Given problem: Please identify each line of the records that contains the word "picture" and copy those lines. Case counts.

Records of spatial reasoning questions:
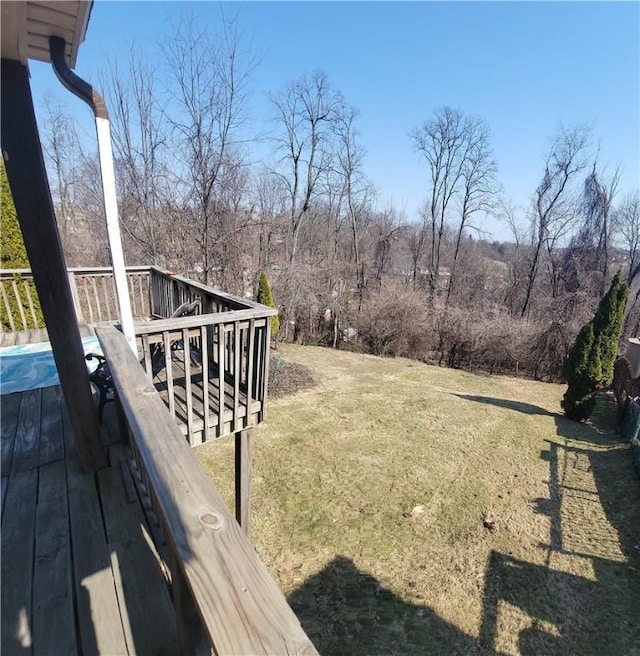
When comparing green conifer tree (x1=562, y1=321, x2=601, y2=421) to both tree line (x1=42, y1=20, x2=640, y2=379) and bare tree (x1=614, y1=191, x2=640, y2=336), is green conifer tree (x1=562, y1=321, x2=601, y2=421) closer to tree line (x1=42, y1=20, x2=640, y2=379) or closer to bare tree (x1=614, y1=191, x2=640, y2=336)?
tree line (x1=42, y1=20, x2=640, y2=379)

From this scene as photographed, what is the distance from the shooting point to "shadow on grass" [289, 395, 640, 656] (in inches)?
123

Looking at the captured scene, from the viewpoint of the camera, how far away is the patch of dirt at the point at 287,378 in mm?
8508

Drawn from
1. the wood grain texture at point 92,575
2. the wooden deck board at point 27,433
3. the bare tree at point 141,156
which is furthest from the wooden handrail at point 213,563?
the bare tree at point 141,156

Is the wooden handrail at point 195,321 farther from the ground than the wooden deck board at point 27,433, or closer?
farther from the ground

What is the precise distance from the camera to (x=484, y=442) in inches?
263

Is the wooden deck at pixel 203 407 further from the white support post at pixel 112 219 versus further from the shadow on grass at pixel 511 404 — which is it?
the shadow on grass at pixel 511 404

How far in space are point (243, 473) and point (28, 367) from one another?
266 cm

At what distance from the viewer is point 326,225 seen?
59.6ft

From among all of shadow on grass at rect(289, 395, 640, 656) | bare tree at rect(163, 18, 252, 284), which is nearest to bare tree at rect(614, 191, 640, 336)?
shadow on grass at rect(289, 395, 640, 656)

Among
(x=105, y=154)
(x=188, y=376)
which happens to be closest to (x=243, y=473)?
(x=188, y=376)

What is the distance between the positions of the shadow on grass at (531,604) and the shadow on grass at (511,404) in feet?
12.0

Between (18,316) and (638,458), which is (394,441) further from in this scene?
(18,316)

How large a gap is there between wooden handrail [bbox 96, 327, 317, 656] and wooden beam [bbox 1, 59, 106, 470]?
1.11 meters

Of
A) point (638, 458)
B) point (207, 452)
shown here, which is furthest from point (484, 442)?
point (207, 452)
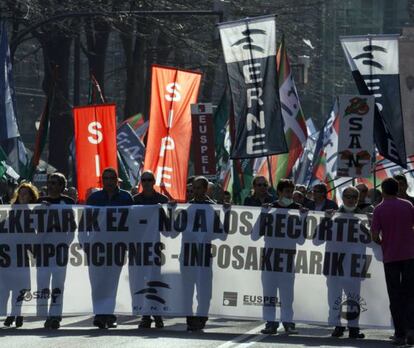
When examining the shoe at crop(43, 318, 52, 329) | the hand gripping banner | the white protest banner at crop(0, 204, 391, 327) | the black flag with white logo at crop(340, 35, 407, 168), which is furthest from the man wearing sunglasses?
the hand gripping banner

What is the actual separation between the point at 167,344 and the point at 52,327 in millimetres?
2041

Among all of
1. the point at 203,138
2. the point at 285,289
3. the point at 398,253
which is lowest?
the point at 285,289

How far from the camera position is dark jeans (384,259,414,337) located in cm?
1355

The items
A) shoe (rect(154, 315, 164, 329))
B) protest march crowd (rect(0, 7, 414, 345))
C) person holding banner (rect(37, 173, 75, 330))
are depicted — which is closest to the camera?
protest march crowd (rect(0, 7, 414, 345))

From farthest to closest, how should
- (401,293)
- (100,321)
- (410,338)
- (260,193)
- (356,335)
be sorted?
(260,193)
(100,321)
(356,335)
(401,293)
(410,338)

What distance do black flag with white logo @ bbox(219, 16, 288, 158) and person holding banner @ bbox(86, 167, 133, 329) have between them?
3.51 metres

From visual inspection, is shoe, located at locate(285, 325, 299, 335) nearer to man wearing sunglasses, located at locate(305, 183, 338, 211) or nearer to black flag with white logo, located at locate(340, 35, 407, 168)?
man wearing sunglasses, located at locate(305, 183, 338, 211)

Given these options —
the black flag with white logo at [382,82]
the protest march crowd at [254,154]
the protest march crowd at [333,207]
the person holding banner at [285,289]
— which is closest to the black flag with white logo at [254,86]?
the protest march crowd at [254,154]

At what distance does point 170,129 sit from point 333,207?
5747 millimetres

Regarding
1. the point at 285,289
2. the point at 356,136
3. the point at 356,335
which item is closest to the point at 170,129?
the point at 356,136

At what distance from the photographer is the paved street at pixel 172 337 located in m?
13.2

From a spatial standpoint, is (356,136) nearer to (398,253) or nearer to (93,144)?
(398,253)

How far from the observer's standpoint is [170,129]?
21547 millimetres

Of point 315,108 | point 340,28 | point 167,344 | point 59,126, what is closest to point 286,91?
point 167,344
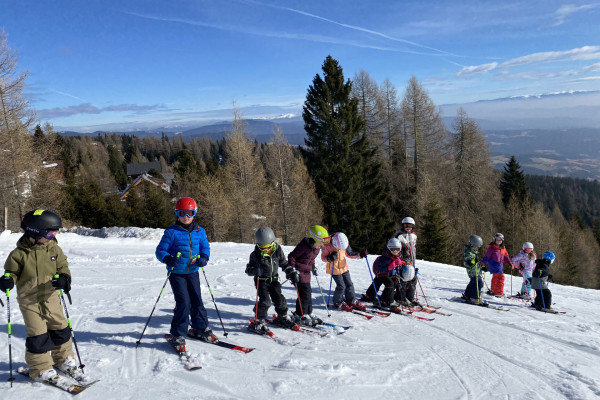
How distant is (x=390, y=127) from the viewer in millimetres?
38406

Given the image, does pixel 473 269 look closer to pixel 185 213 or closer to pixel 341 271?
pixel 341 271

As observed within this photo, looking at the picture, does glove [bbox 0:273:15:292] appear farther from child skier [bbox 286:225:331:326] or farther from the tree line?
the tree line

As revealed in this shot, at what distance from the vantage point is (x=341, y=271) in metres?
7.53

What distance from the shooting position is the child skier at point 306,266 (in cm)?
650

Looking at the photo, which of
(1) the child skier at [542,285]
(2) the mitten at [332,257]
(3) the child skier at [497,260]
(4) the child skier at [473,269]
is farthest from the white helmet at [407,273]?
(1) the child skier at [542,285]

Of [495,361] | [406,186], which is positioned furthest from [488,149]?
[495,361]

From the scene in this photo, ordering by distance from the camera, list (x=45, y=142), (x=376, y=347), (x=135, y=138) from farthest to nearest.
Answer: (x=135, y=138)
(x=45, y=142)
(x=376, y=347)

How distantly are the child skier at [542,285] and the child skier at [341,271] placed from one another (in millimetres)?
4678

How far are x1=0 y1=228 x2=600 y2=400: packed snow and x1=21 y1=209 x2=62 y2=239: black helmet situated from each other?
1766mm

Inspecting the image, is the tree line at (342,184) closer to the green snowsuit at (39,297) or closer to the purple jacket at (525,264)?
the purple jacket at (525,264)

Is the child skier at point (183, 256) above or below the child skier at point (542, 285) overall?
above

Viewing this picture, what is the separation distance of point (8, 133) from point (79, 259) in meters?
13.6

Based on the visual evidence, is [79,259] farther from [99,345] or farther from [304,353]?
[304,353]

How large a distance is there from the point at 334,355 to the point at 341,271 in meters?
2.34
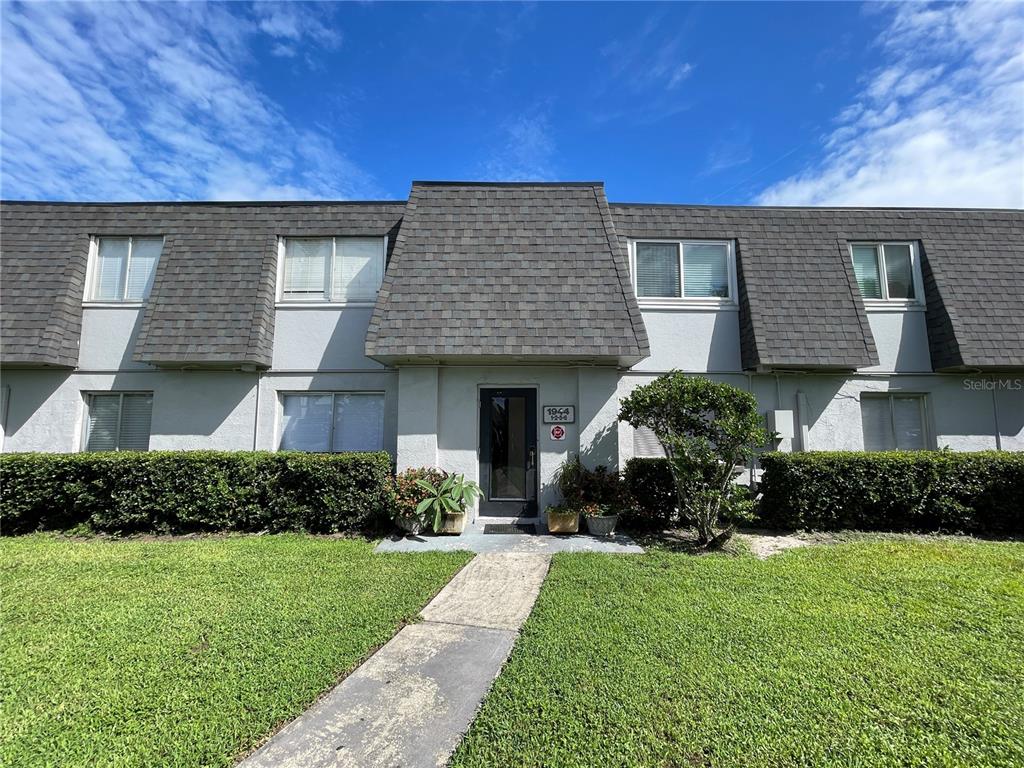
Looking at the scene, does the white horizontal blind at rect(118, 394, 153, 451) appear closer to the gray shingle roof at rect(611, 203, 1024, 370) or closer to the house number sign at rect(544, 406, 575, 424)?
the house number sign at rect(544, 406, 575, 424)

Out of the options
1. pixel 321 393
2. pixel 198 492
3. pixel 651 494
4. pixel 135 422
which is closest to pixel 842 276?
pixel 651 494

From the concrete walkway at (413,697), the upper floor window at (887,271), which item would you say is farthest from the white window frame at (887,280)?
the concrete walkway at (413,697)

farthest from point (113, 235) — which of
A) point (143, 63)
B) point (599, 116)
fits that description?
point (599, 116)

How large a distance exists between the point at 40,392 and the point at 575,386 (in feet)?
35.5

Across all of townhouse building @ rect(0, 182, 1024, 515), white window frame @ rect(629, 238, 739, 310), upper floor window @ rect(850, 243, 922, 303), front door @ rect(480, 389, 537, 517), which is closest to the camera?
townhouse building @ rect(0, 182, 1024, 515)

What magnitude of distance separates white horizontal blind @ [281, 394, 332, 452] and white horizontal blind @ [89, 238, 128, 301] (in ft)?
14.7

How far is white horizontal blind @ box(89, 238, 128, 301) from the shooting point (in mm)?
9711

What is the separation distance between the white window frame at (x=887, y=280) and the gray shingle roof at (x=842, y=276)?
11 cm

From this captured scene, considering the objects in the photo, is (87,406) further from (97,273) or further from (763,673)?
(763,673)

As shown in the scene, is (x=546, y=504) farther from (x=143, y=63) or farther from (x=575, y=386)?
(x=143, y=63)

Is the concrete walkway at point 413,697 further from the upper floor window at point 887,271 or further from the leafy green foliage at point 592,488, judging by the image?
the upper floor window at point 887,271

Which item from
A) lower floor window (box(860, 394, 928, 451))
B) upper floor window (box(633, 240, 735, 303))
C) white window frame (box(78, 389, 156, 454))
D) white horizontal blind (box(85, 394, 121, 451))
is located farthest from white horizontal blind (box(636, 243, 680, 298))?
white horizontal blind (box(85, 394, 121, 451))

The response:
As observed within this photo, looking at the picture, does glove [bbox 0:273:15:292] appear farther from child skier [bbox 286:225:331:326] or farther from the tree line?
Viewing this picture, what is the separation distance of point (8, 133) from point (79, 259) in meters?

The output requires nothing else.